Please convert every line of all the items below into a numbered list, leaving out the blank lines.

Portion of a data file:
───
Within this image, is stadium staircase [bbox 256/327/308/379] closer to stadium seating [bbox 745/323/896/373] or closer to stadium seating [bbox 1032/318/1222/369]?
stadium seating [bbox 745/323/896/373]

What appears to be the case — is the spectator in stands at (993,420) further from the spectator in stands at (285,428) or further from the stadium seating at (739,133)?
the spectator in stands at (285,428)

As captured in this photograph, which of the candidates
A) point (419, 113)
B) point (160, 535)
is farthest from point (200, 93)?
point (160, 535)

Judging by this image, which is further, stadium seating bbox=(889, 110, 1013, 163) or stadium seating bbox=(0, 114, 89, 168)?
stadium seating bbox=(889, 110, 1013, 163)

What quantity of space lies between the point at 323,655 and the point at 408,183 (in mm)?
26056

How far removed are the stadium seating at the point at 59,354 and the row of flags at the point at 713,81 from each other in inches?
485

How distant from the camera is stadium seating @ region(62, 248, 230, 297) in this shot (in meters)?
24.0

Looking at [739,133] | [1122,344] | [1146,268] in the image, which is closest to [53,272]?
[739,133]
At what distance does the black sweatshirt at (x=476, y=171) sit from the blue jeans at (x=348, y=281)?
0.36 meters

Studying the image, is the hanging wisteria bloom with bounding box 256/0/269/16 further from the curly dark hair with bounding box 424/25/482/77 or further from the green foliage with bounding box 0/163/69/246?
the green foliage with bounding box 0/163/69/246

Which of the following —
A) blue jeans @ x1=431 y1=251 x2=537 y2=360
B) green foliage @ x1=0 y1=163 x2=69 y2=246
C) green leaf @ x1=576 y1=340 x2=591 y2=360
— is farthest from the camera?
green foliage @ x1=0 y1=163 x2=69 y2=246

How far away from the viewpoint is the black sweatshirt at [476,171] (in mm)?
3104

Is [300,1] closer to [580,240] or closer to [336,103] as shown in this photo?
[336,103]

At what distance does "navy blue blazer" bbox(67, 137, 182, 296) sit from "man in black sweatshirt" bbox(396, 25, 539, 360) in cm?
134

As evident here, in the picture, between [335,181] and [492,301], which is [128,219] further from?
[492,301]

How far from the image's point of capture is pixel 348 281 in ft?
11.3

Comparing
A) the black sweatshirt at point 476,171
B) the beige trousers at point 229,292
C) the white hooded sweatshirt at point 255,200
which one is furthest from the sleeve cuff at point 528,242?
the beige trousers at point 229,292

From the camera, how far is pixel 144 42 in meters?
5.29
───
### Completed task
1. Within this image, is stadium staircase [bbox 256/327/308/379] closer to stadium seating [bbox 745/323/896/373] or closer to stadium seating [bbox 1032/318/1222/369]?
2. stadium seating [bbox 745/323/896/373]
3. What appears to be the case — is the spectator in stands at (993,420) further from the spectator in stands at (285,428) or further from the stadium seating at (739,133)?
4. the spectator in stands at (285,428)
5. As captured in this photograph, which of the candidates
6. A) point (419, 113)
7. B) point (160, 535)
8. is farthest from point (200, 93)?
9. point (160, 535)
10. Judging by this image, which is further, stadium seating bbox=(889, 110, 1013, 163) or stadium seating bbox=(0, 114, 89, 168)?
11. stadium seating bbox=(889, 110, 1013, 163)
12. What quantity of space lies between the point at 323,655 and the point at 408,183 (in mm)?
13. 26056
14. How far removed are the stadium seating at the point at 59,354 and the row of flags at the point at 713,81 from each other in inches?
15. 485
16. How distant from the camera is stadium seating @ region(62, 248, 230, 297) in this shot (in meters)?
17. 24.0
18. Looking at [739,133] | [1122,344] | [1146,268] in the image, which is closest to [53,272]?
19. [739,133]
20. At what distance does the black sweatshirt at (x=476, y=171) sit from the blue jeans at (x=348, y=281)?
21. 0.36 meters
22. Studying the image, is the hanging wisteria bloom with bounding box 256/0/269/16 further from the curly dark hair with bounding box 424/25/482/77 or further from the green foliage with bounding box 0/163/69/246?
23. the green foliage with bounding box 0/163/69/246
24. Which of the following —
25. A) blue jeans @ x1=431 y1=251 x2=537 y2=360
26. B) green foliage @ x1=0 y1=163 x2=69 y2=246
27. C) green leaf @ x1=576 y1=340 x2=591 y2=360
28. — is farthest from the camera?
29. green foliage @ x1=0 y1=163 x2=69 y2=246
30. How far away from the viewpoint is the black sweatshirt at [476,171] (in mm)?
31. 3104
32. Is [300,1] closer to [580,240] or closer to [336,103] as shown in this photo?
33. [336,103]
34. At what distance does "navy blue blazer" bbox(67, 137, 182, 296) sit from "man in black sweatshirt" bbox(396, 25, 539, 360) in cm?
35. 134
36. As evident here, in the picture, between [335,181] and [492,301], which is [128,219] further from?
37. [492,301]
38. How far from the image's point of capture is pixel 348 281 in ft?
39. 11.3
40. Comparing
41. A) the black sweatshirt at point 476,171
42. B) the beige trousers at point 229,292
43. C) the white hooded sweatshirt at point 255,200
44. which one is furthest from the sleeve cuff at point 528,242?
45. the beige trousers at point 229,292
46. From the camera, how far is pixel 144 42 in meters?
47. 5.29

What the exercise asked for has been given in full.